Results and Discussion
During the 11-16 year follow-up period, there were 10.6%, 36% and 1% deaths in the CKB, UKB and FinnGen cohorts, respectively. A total of 204 aging-associated proteins were identified and the association of age with these proteins was found to be stable over time.
ProtAgeGap was found to correlate with biological aging markers and clinical outcomes. It was shown to be a strong predictor of multimorbidity, all-cause mortality (hazard ratio (HR) = 1.15/year ProtAgeGap), and risk of 14 non-cancer diseases, including Alzheimer's disease (HR = 1.11), chronic kidney disease (HR = 1.14), and type 2 diabetes (HR = 1.13). In addition, ProtAgeGap also showed an association with cancer risk, including breast cancer (HR = 1.12), lung cancer (HR = 1.09), and prostate cancer (HR = 1.08). ProtAgeGap was also found to be associated with various biological aging markers (e.g., telomere length, insulin-like growth factor 1) and indices of cognitive and physical function. Sensitivity analyses including non-smokers and normal weight individuals confirmed these associations.

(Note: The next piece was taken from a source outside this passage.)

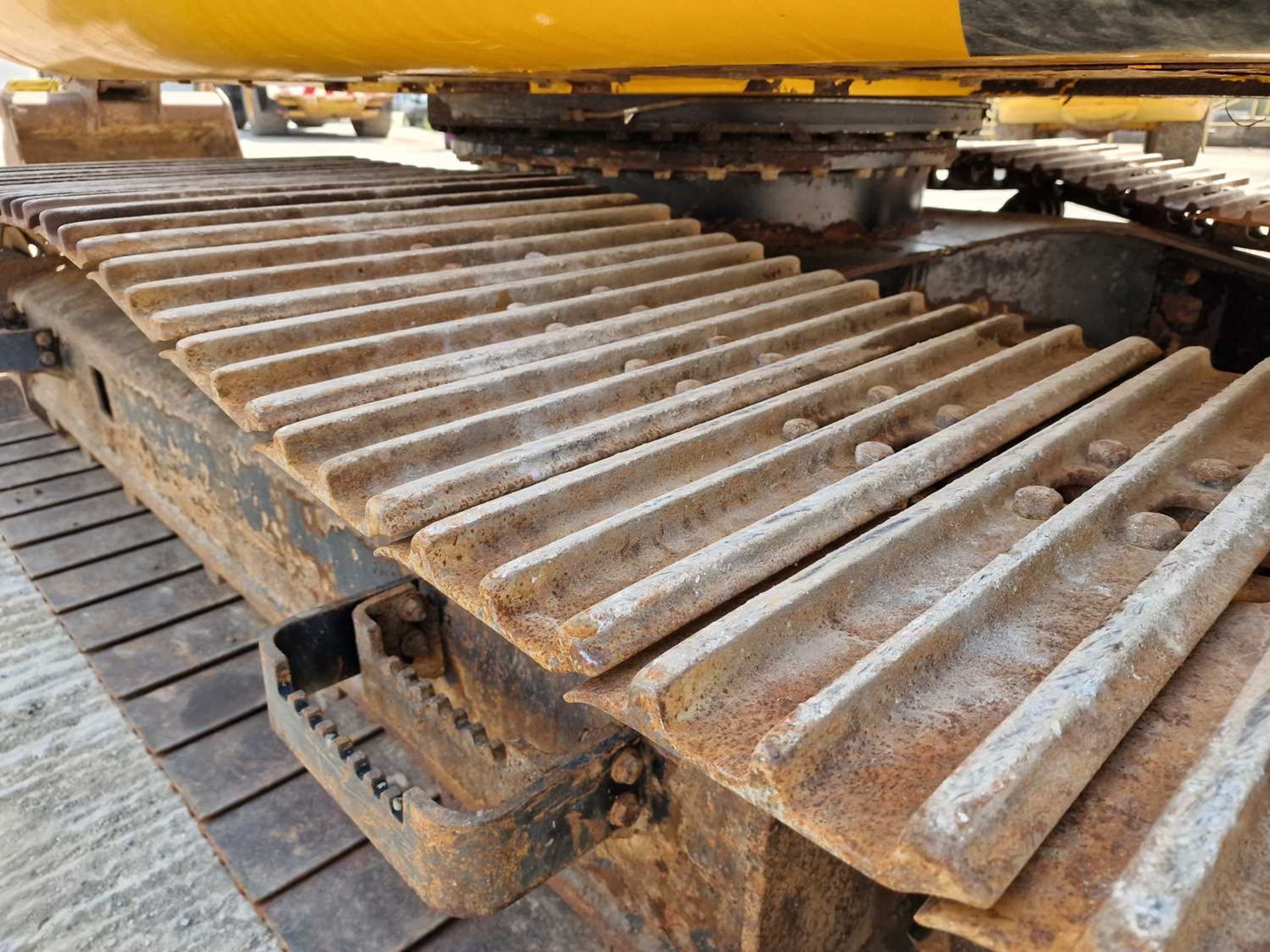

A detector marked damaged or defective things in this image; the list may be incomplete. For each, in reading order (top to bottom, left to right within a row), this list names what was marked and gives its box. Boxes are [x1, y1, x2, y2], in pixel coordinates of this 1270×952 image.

rusty metal surface [950, 138, 1270, 251]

Studies have shown that the proteomic age clock is heavily influenced by proteins involved in diverse biological functions, including cell-extracellular matrix interactions, immune response and inflammation, hormone regulation, reproduction, neurodevelopment, and differentiation. The proteomic clock has limited overlap with the DNAm clock, highlighting novel aging-associated proteins and providing additional insights into aging biomarkers. This study is strengthened by the use of a gradient boosting model that allows for nonlinear associations and interactions between proteins, improving generalizability compared to other models. However, this study is limited by the limited protein coverage due to the use of only the Olink Explore 3072 platform, and the lack of DNAm data for direct comparison with the DNAm age clock.
Conclusion
In conclusion, the proteomic age clock developed in this study provides a robust predictive system for biological aging and provides insight into age-related disease, frailty, and mortality mechanisms. This study suggests that plasma proteomics is a reliable method for measuring biological age, which may guide drug targets, novel interventions, or lifestyle modifications to reduce premature mortality and delay the onset of major age-related health conditions.